-- START --

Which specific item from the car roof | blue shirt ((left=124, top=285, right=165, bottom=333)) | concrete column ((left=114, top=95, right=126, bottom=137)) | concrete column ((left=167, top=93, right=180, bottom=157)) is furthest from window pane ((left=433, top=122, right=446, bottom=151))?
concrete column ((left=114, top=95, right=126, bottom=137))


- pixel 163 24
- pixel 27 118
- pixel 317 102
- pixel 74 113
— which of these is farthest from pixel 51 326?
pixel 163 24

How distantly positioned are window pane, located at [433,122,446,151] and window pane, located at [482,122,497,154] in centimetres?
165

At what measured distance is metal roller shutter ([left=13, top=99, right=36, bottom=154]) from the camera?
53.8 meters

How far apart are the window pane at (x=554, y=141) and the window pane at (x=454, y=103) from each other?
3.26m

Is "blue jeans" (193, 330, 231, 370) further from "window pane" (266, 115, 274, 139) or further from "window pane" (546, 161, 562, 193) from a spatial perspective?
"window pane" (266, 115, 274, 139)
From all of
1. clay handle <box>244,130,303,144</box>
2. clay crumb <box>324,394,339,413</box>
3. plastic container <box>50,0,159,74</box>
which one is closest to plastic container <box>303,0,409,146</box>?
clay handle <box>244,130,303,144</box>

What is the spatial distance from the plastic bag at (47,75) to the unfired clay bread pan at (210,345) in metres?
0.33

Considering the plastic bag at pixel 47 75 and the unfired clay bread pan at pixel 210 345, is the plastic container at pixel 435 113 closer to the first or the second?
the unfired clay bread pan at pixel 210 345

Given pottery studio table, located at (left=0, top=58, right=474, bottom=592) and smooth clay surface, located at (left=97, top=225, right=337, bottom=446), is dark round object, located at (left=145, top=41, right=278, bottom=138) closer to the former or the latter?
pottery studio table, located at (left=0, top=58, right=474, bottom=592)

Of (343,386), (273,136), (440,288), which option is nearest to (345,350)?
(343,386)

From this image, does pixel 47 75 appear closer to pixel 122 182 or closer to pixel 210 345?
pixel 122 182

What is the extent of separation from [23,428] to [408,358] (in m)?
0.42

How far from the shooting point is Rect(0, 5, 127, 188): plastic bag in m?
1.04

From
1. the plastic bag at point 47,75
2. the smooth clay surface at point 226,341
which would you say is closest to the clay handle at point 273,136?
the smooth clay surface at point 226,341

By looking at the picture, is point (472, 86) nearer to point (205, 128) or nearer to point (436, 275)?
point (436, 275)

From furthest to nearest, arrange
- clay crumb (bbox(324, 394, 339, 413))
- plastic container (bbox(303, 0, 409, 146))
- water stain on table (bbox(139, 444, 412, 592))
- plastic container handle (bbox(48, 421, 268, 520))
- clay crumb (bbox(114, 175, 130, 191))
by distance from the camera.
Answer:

-- END --

= Problem statement =
Extract all of the data exactly as written.

= Answer to this exercise =
Which specific item from the car roof | blue shirt ((left=124, top=285, right=165, bottom=333)) | concrete column ((left=114, top=95, right=126, bottom=137)) | concrete column ((left=167, top=93, right=180, bottom=157)) is furthest from window pane ((left=433, top=122, right=446, bottom=151))?
concrete column ((left=114, top=95, right=126, bottom=137))


- pixel 163 24
- pixel 27 118
- pixel 317 102
- pixel 74 113
— which of these is farthest from pixel 51 326?
pixel 163 24

How distantly positioned are window pane, located at [433,122,446,151] and window pane, located at [482,122,497,154] in centimetres?
165

At what measured distance is metal roller shutter ([left=13, top=99, right=36, bottom=154]) from the camera?
53.8 meters

How far apart are the window pane at (x=554, y=141) and the window pane at (x=454, y=103) from each other?
3.26m

Is "blue jeans" (193, 330, 231, 370) further from "window pane" (266, 115, 274, 139) or further from "window pane" (546, 161, 562, 193) from a spatial perspective?
"window pane" (266, 115, 274, 139)
From all of
1. clay handle <box>244,130,303,144</box>
2. clay crumb <box>324,394,339,413</box>
3. plastic container <box>50,0,159,74</box>
which one is closest to plastic container <box>303,0,409,146</box>?
clay handle <box>244,130,303,144</box>

What is the spatial distance from the plastic bag at (47,75) to the unfired clay bread pan at (210,345) in metres?
0.33

Considering the plastic bag at pixel 47 75 and the unfired clay bread pan at pixel 210 345, is the plastic container at pixel 435 113 closer to the first or the second?
the unfired clay bread pan at pixel 210 345

Given pottery studio table, located at (left=0, top=58, right=474, bottom=592) and smooth clay surface, located at (left=97, top=225, right=337, bottom=446), is dark round object, located at (left=145, top=41, right=278, bottom=138) closer to the former or the latter?
pottery studio table, located at (left=0, top=58, right=474, bottom=592)

Of (343,386), (273,136), (440,288), which option is nearest to (345,350)?
(343,386)

From this image, does pixel 47 75 appear closer to pixel 122 182 or closer to pixel 210 345?
pixel 122 182

What is the extent of separation from [23,428] to [408,358] (in m)?
0.42

How far from the shooting point is Rect(0, 5, 127, 188): plastic bag in m?
1.04

From
1. the plastic bag at point 47,75
2. the smooth clay surface at point 226,341
which would you say is closest to the clay handle at point 273,136?
the smooth clay surface at point 226,341

By looking at the picture, is point (472, 86) nearer to point (205, 128) or nearer to point (436, 275)?
point (436, 275)

From furthest to nearest, arrange
- clay crumb (bbox(324, 394, 339, 413))
- plastic container (bbox(303, 0, 409, 146))
- water stain on table (bbox(139, 444, 412, 592))
- plastic container handle (bbox(48, 421, 268, 520))
- clay crumb (bbox(114, 175, 130, 191))
by distance from the camera.
Answer:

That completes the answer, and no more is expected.